> _DIRECTIONS FOR THIS TASK_: Return a copy of every line in the records that includes the word "Viverra".

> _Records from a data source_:
────

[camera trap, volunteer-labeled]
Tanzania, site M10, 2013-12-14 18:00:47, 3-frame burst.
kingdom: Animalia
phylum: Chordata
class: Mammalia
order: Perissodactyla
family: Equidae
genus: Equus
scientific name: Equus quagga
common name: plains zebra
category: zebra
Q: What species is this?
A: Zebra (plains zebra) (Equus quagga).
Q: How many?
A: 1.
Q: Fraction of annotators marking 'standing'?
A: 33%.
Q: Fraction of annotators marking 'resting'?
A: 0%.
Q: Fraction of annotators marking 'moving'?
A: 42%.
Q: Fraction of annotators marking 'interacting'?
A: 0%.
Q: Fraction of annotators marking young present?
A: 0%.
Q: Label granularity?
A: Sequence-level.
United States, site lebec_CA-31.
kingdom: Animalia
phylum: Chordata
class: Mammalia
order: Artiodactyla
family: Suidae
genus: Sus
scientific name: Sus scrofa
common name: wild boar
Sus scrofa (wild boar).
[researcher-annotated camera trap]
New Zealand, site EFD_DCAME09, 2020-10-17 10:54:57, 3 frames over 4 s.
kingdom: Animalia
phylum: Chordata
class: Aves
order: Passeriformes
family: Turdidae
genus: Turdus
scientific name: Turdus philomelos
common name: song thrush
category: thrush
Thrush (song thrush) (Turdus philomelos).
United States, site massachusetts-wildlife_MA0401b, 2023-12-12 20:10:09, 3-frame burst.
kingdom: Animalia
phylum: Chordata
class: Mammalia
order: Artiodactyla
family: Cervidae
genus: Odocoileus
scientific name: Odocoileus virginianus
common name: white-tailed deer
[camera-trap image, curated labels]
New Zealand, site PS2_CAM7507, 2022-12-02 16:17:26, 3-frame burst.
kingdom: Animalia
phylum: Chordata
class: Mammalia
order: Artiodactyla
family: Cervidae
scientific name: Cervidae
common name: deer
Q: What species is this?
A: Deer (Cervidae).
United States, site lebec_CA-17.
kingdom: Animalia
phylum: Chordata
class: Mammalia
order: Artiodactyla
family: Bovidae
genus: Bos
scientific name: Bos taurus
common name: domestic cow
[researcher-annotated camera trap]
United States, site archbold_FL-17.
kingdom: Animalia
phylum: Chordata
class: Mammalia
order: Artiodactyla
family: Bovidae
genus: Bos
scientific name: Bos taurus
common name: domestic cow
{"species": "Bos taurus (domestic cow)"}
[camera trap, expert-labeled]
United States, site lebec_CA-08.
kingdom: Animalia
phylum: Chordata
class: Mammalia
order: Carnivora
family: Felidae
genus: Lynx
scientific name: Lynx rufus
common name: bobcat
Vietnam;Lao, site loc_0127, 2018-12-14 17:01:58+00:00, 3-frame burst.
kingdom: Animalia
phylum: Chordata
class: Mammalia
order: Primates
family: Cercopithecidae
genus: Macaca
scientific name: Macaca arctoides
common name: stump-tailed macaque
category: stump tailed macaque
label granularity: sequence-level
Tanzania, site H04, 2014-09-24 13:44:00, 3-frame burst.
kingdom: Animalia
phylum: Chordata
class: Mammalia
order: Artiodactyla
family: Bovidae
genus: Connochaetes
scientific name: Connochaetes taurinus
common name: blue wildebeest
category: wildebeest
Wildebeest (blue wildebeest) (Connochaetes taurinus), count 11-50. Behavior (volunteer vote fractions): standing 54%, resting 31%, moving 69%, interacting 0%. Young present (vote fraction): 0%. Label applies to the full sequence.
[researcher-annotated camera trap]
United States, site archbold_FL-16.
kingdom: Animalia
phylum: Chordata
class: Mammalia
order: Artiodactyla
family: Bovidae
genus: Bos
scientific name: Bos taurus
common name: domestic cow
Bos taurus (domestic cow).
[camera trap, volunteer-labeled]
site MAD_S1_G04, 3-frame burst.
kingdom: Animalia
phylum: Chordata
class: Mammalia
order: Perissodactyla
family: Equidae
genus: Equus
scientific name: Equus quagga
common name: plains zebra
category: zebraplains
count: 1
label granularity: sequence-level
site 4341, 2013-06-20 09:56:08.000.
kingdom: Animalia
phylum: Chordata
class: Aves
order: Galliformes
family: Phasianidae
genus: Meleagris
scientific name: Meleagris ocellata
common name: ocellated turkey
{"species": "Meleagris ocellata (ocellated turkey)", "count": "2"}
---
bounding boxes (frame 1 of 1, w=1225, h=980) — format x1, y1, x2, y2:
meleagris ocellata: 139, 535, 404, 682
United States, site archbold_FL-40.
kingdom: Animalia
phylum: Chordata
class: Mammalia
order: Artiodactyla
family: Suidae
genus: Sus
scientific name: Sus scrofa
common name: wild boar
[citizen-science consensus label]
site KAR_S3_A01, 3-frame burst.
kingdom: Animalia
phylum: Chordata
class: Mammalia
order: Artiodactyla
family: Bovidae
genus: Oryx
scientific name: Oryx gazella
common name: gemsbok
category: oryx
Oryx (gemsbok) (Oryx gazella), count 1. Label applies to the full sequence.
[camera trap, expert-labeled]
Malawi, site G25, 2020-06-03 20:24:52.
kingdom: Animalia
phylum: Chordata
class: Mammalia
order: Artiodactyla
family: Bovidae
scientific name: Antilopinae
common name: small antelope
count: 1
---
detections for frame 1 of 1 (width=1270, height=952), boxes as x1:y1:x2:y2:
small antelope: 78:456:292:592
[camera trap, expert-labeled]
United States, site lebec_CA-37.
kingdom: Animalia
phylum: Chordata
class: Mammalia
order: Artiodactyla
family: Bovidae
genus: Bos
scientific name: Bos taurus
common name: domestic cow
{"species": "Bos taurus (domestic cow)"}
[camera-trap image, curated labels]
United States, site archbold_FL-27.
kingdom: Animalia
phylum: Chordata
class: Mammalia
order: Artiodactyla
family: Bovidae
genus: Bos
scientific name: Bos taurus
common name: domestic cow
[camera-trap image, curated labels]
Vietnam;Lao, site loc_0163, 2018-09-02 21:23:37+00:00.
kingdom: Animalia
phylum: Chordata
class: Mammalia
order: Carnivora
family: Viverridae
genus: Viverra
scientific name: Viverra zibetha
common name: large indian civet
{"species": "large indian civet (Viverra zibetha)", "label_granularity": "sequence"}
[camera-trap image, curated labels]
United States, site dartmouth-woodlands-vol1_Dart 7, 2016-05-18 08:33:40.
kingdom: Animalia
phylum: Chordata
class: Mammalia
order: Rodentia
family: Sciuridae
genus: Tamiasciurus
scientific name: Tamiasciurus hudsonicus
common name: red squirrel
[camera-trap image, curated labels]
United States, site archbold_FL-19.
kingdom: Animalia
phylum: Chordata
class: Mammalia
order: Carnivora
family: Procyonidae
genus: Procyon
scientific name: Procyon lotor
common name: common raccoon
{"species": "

────

> _SOLVED PROBLEM_:
genus: Viverra
scientific name: Viverra zibetha
{"species": "large indian civet (Viverra zibetha)", "label_granularity": "sequence"}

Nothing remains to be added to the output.